WORK INSTRUCTIONS =>
#1 Using the passage on thermal design for defense electronics, answer the following:
(a) COTS electronics have lower maximum temperature ratings than which devices?
(b) In missiles, what are circuit boards typically attached to on one side?
(c) What does dust in the air limit?
#2 Quote the passage on thermal design for defense electronics between "Circuit boards in" and "the packaging constraints.", inclusive.

Thermal design engineers working in defense electronics are facing many challenges, some of which have been around for a long time and some that are more recent. Worldwide climatic extreme temperatures are reasonably constant and there are many military electronic systems that function in these extremes. As a result, there is significant design history available for consideration, and part of the challenge is understanding why things were done that way in the past.
Frequently, thermal management of these existing systems is based on a customized design. The more recent challenge for the thermal engineer is to move away from custom designed thermal control systems and utilize the many advances in thermal management coming from the commercial electronics field. While the cost advantages of using commercial advances are evident, the difficulty usually lies in meeting the demanding military requirements of high packaging density, low mass, long service life, and operation in harsh environments.
An additional thermal challenge over the past few years has been designing cooling concepts for commercial-off-the-shelf (COTS) electronics, which have lower maximum temperature ratings than MIL-SPEC devices. Device packaging is also different with COTS parts, which can make integration difficult. Conduction cooling of circuit boards is common in military electronics.
Circuit boards in missiles are typically attached on one side to an aluminum structure resulting in a conduction path through the board. Many avionic-based electronic boards are conduction cooled using a thermal path parallel to the plane of the board and air or liquid heat exchangers along two edges of the boards. Board cooling schemes that primarily rely on conduction need to use components packaged in a cavity up fashion in order to thermally couple the die to the board. Many commercial parts are now only available in a cavity down package because thermal management is accomplished with an air-cooled heat sink mounted to the package lid. Applying commercial advances in cooling technologies to military systems is desirable, but often not possible because of the packaging constraints.
It should be noted that the term “defense electronics” is loosely defined. In this article, the term refers to electronic systems designed primarily to meet the requirements of the United States Department of Defense. Each particular system has unique aspects to its environment. Figure 1 shows four potential design environments for defense electronics and each environment poses unique thermal challenges.
Figure 1. Diverse thermal environments for defense electronics.
Thermal management systems for aircraft and satellites must be as light as possible. Thermal control in the naval environment must be compatible with corrosive aspects and potentially high dissipated-heat loads. Dust in the air limits the ability to blow ambient air across the electronics. Designing thermal management systems for this wide range of requirements provides plenty of interesting work for thermal engineers.

COLLECTED DATA =>
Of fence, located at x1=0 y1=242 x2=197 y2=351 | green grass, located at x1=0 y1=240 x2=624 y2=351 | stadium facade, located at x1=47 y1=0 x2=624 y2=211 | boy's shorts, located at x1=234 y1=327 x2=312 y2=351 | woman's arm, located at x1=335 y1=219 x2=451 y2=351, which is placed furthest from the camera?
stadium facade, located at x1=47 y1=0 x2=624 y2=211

RESULTS FOR THE EXERCISE =>
#1
(a) MIL-SPEC devices
(b) An aluminum structure
(c) The ability to blow ambient air across the electronics

#2
Circuit boards in missiles are typically attached on one side to an aluminum structure resulting in a conduction path through the board. Many avionic-based electronic boards are conduction cooled using a thermal path parallel to the plane of the board and air or liquid heat exchangers along two edges of the boards. Board cooling schemes that primarily rely on conduction need to use components packaged in a cavity up fashion in order to thermally couple the die to the board. Many commercial parts are now only available in a cavity down package because thermal management is accomplished with an air-cooled heat sink mounted to the package lid. Applying commercial advances in cooling technologies to military systems is desirable, but often not possible because of the packaging constraints.